= William Aiton (sheriff) =

Scottish law agent, agriculturalist and sheriff-substitute

William Aiton (9 January 1760 – 8 July 1847) was a Scottish law agent, agriculturalist and sheriff-substitute of the county of Lanark. He was an authority on all matters bearing on Scottish husbandry.
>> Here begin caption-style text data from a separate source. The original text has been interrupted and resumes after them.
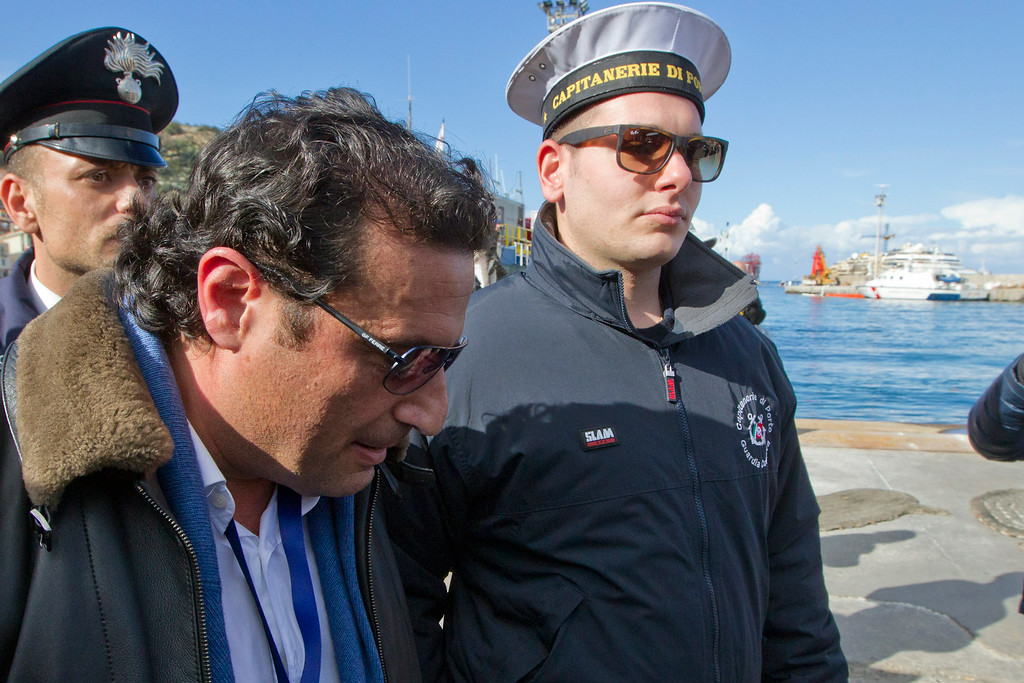 . Captain Francesco Schettino walks in Giglio port after boarding the wreck of the Costa Concordia cruise ship, just off the coast of the Giglio island, Thursday, Feb. 27, 2014. The captain of the Costa Concordia has been permitted to go aboard the shipwreck for the first time since it capsized two years ago as part of a new court-ordered search. Consumer groups and lawyers for Capt. Francesco Schettino asked the court in Grosseto to authorize the searches to determine if any factors beyond human error contributed to the disaster. After searching the bridge and elevators last month, experts will examine the emergency generators Thursday. (AP Photo/Andrew Medichini)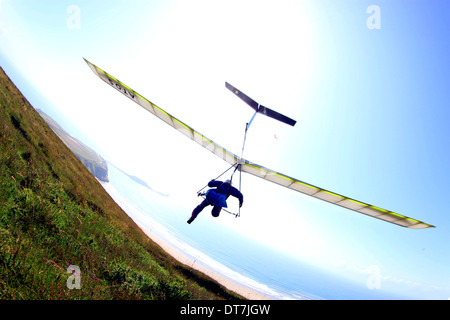 man taking off on hang glider at Rhossili on the Gower Peninsular, Wales, UK - Stock Photo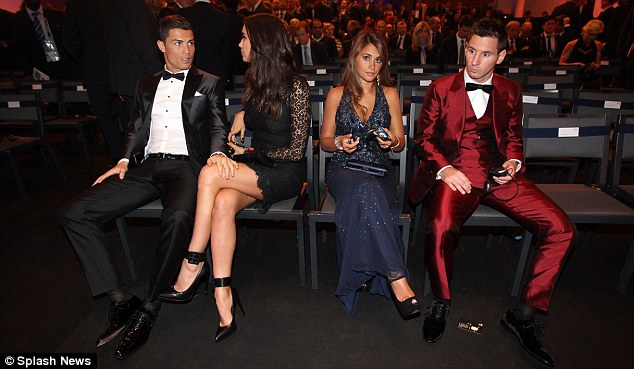 Setting the standard: Winner Cristiano Ronaldo (left), with girlfriend Irina Shayk (second left) andLionel Messi (right) with his wife Antonella at the Ballon d'Or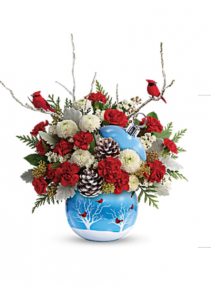 Cardinals in the snow Keepsake filled with fresh flowers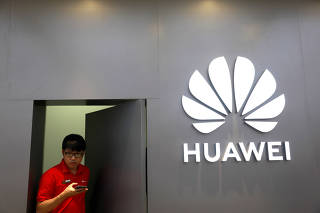 A staff uses a phone as he works at Huawei Flagship Store in Bangkok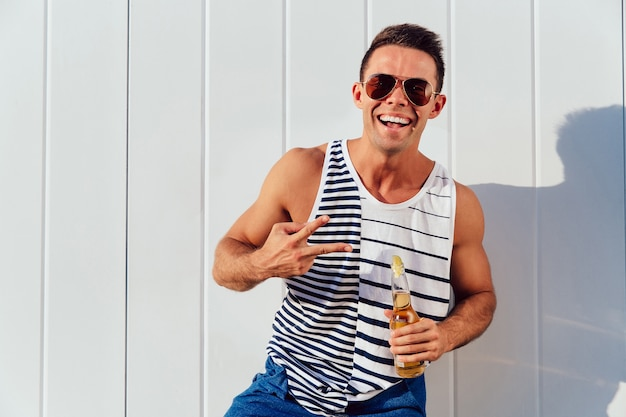 Attractive young man in sunglasses showing two fingers, peace gesture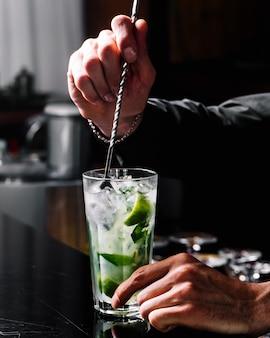 Vista laterale mojito cocktail rum con menta lime e ghiaccio nel bicchiere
He was born at Silverwood, Kilmarnock, in 1760, a neighbourhood which he left in 1785 to go to Strathaven, Lanarkshire, where he practised for many years as a law agent. He next went to Hamilton, where he held office as one of the sheriff-substitutes of the county from 1816 up to 1822. He died in 1847. At no period did his income exceed a hundred a year, and yet out of this, with a family of twelve children, he educated four sons for liberal professions, often sending them his last guinea when they were students at college.

==Works==
Aiton's works are:

- A Treatise on Moss-earth, Ayr, 1811.
- General View of the Agriculture of the County of Ayr, Glasgow, 1811.
- General View of the Agriculture of the County of Bute, Glasgow, 1816.
- A History of the Rencounter at Drumclog and Battle at Bothwell Bridge, Hamilton, 1821.
- An Inquiry into the Pedigree of the Hamilton Family, Glasgow, 1827.
- Inquiry into the House of Aiton in Scotland, Hamilton, 1830.